Yoshimi P-We’s Boredoms offshoot makes intricate ecstatic chaos from traditional rock instruments
Label: Thrill Jockey
★★★★ (4/5 stars)
Nijimusi explodes right out of the blocks with just under a minute of frantic, shimmering cymbal roll, of speed-freaked vocal chant sputtering in tongues over a blur of chaotic free-for-all.
It’s a coded transmission from an alien space ship, a tribal ritual performed on the edge of a volcano, an antic mix of noise, jazz, rock and lounge music, wrapped in a burrito and lit on fire. Well, no, actually, it’s the eighth full length from OOIOO, the rhythm-shocked trance-wizards who spun out of the Boredoms decades ago to make a joyful female-centric racket.
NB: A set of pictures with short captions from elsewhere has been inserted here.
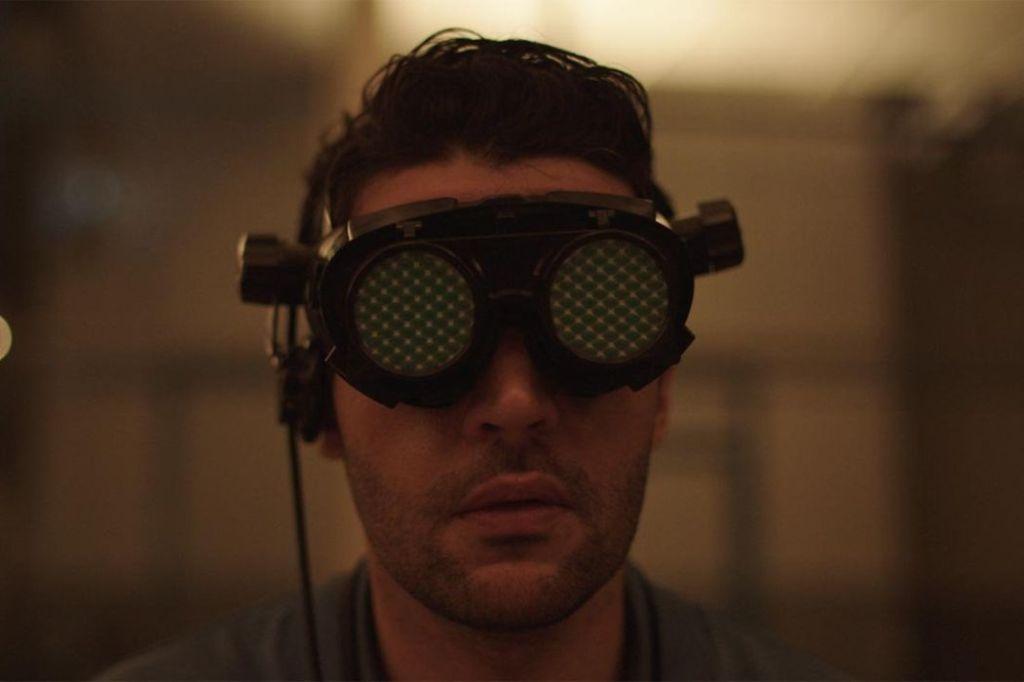 Colin (Christopher Abbott) wearing futuristic goggles.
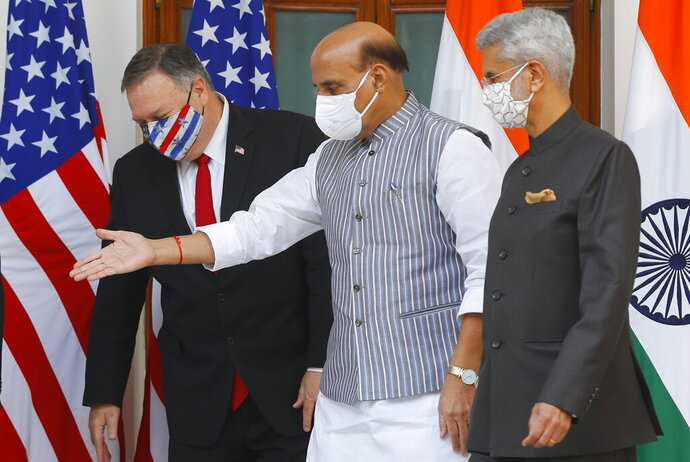 Indian Defence Minister Rajnath Singh, center, gestures towards U.S. Secretary of State Mike Pompeo, left, with Indian Foreign Minister Subrahmanyam Jaishankar, right, standing beside him, ahead of their meeting at Hyderabad House in New Delhi, India, Tuesday, Oct. 27, 2020. In talks on Tuesday with their Indian counterparts, Pompeo and Esper are to sign an agreement expanding military satellite information sharing and highlight strategic cooperation between Washington and New Delhi with an eye toward countering China. (Adnan Abidi/Pool via AP)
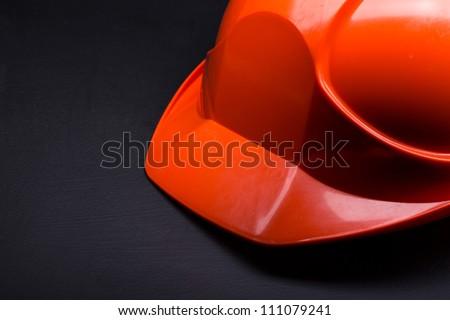 Red safety helmet on black - stock photo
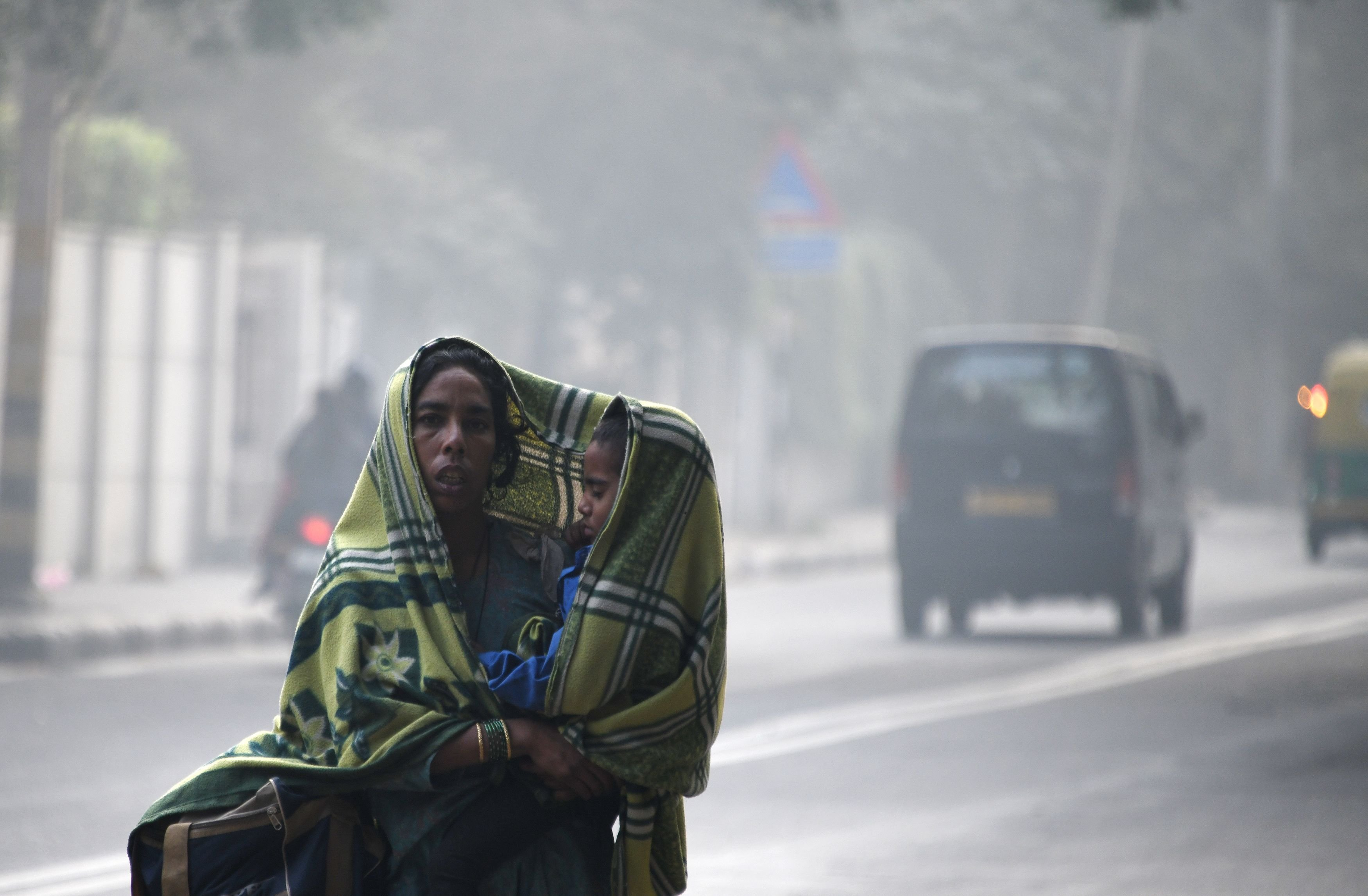 **This image is for use with this specific article only.**  An Indian woman and her child walk amid heavy smog on a street in New Delhi on December 4, 2017.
The origin story, if you’ve missed it so far, is that Yoshime P-We of the Boredoms got asked to do a photo shoot back in 1996 and invited a few friends to pose as the at that time purely fictional band, OOIOO. In a kind of “if you shoot it, they will come” parable, the glamor shots birthed an actual musical enterprise. Less than a year later, OOIOO was opening for Sonic Youth, using guitars marked with dots to help new players find the right notes. That, obviously, was more than 20 years ago, and everyone in the band has picked up considerable technical skills. Yet the aura of volatile, group shouted, let’s-do-this ritual persists. However, complex the rhythmic cross currents, however furious the pace, OOIOO creates and conquers chaos on the fly, with a ping-ponging energy that seems to fly every which way, but in fact, pursues its own aims. These are not improvisations, but rather nailed down compositions—like a ballet made of lightning bolts.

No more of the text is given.